------ Material to process ------
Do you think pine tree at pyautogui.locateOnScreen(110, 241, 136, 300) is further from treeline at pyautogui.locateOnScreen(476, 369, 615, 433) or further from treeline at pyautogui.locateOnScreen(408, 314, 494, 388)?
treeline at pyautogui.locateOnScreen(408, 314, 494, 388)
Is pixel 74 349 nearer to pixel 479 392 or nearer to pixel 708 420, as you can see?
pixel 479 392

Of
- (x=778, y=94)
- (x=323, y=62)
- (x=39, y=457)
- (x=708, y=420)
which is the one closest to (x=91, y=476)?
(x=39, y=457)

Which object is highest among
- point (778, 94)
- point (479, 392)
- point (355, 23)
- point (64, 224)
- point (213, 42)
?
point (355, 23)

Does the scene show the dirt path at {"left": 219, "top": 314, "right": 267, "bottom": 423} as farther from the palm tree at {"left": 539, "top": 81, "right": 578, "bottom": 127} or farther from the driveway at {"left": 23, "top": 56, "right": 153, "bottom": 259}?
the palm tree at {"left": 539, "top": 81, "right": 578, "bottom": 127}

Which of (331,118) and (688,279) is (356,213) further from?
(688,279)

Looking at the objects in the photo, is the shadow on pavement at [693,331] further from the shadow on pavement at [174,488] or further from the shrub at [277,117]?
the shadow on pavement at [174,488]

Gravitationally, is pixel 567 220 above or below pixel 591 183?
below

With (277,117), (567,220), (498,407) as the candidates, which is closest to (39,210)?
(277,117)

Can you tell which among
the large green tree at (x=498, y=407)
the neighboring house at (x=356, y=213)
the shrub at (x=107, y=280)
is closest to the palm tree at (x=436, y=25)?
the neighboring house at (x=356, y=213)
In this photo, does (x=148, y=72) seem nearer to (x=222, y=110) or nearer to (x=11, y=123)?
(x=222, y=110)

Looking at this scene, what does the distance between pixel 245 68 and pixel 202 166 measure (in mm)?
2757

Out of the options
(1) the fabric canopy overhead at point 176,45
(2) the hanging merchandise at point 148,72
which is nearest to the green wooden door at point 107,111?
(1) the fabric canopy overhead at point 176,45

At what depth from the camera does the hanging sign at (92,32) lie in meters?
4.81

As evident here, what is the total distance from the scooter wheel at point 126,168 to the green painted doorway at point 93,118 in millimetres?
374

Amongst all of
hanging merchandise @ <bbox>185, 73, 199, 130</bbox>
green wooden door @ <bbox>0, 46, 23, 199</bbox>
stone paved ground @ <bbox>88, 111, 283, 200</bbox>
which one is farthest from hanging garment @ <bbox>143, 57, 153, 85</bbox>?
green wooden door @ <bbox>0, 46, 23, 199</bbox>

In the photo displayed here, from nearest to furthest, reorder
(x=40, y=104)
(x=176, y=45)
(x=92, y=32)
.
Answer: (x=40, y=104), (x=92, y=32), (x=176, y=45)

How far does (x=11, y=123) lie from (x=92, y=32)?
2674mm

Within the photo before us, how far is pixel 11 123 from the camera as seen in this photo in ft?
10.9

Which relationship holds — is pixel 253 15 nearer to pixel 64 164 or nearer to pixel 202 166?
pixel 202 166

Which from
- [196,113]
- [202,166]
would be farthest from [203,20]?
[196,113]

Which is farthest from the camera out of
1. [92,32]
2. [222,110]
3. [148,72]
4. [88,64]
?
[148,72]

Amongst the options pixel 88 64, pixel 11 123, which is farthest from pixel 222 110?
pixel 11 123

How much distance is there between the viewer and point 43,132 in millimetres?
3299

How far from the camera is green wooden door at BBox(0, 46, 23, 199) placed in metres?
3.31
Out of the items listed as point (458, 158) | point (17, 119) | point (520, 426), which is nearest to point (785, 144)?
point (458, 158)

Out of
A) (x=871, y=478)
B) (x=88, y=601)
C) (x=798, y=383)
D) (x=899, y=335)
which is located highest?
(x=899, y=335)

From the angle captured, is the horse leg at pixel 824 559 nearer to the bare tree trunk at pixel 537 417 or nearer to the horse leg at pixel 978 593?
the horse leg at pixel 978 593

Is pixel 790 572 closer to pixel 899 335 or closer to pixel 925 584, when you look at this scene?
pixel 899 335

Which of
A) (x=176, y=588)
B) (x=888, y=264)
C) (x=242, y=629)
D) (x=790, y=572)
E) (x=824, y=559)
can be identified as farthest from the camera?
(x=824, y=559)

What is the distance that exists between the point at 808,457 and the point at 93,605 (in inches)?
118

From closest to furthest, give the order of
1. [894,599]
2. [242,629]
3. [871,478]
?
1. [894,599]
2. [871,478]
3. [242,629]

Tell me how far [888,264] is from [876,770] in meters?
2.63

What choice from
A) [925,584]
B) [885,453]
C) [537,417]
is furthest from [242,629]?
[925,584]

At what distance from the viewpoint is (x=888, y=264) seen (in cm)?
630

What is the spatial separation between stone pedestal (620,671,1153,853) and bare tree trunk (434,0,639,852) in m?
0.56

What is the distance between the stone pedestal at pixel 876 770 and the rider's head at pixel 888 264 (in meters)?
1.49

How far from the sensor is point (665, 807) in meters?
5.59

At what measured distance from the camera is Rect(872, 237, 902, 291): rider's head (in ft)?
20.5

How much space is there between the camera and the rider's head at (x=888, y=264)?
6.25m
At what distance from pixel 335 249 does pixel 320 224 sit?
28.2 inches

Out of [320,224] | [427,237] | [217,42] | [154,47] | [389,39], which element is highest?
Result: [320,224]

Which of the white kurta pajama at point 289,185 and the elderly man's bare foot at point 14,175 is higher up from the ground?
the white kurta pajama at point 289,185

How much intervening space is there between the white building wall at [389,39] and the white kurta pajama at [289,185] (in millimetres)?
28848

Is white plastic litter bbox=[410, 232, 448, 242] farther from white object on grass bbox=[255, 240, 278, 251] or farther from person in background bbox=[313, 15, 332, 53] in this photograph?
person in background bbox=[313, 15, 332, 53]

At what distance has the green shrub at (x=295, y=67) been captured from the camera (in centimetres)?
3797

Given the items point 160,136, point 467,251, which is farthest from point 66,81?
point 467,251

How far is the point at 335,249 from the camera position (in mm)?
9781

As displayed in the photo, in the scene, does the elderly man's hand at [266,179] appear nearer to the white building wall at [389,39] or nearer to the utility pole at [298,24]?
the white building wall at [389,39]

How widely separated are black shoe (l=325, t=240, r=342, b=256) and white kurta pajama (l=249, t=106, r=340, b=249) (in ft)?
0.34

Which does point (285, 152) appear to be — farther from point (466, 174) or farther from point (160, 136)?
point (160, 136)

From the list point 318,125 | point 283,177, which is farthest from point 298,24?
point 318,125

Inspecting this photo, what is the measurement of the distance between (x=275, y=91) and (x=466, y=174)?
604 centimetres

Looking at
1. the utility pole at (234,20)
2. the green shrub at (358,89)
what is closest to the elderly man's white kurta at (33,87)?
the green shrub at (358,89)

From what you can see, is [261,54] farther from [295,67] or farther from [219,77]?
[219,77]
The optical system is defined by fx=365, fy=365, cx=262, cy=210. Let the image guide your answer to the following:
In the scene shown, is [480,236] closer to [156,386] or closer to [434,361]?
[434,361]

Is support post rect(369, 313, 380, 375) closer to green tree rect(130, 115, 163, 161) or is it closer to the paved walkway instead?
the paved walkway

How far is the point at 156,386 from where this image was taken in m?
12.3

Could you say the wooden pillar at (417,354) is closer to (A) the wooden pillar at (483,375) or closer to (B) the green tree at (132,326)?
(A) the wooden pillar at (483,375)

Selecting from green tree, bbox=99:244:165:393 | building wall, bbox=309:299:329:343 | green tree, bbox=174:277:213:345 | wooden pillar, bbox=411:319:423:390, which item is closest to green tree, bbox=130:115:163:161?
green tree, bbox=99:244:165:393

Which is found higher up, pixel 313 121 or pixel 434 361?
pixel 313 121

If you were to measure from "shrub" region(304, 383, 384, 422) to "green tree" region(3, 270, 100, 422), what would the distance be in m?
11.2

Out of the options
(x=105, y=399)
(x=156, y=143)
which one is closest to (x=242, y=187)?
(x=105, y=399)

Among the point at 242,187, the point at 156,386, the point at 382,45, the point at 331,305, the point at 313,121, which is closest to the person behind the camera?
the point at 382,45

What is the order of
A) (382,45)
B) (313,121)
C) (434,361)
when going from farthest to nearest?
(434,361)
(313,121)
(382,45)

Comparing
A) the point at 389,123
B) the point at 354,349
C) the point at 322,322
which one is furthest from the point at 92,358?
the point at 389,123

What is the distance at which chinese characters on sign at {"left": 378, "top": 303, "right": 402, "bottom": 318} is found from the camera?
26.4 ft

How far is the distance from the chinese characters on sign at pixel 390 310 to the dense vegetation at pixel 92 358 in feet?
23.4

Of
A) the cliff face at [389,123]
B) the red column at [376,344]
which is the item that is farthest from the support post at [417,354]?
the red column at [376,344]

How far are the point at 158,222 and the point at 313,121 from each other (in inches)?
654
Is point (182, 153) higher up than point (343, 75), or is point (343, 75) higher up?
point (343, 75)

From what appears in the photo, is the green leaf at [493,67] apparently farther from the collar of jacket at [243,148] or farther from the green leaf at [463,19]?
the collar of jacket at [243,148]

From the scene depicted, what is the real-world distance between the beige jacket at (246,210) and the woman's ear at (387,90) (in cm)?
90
------
In the lines between the one holding "At what measured" and the one holding "28.2 inches", inclusive, replace "camera" with "viewer". Reproduce only those lines, leaving everything else in them unchanged.

At what measured distance from the viewer is Rect(872, 237, 902, 291): rider's head (in ft)?
20.5

How much space is there between the viewer and the rider's head at (x=888, y=264)?
6.25m
At what distance from pixel 335 249 does pixel 320 224 sit?
28.2 inches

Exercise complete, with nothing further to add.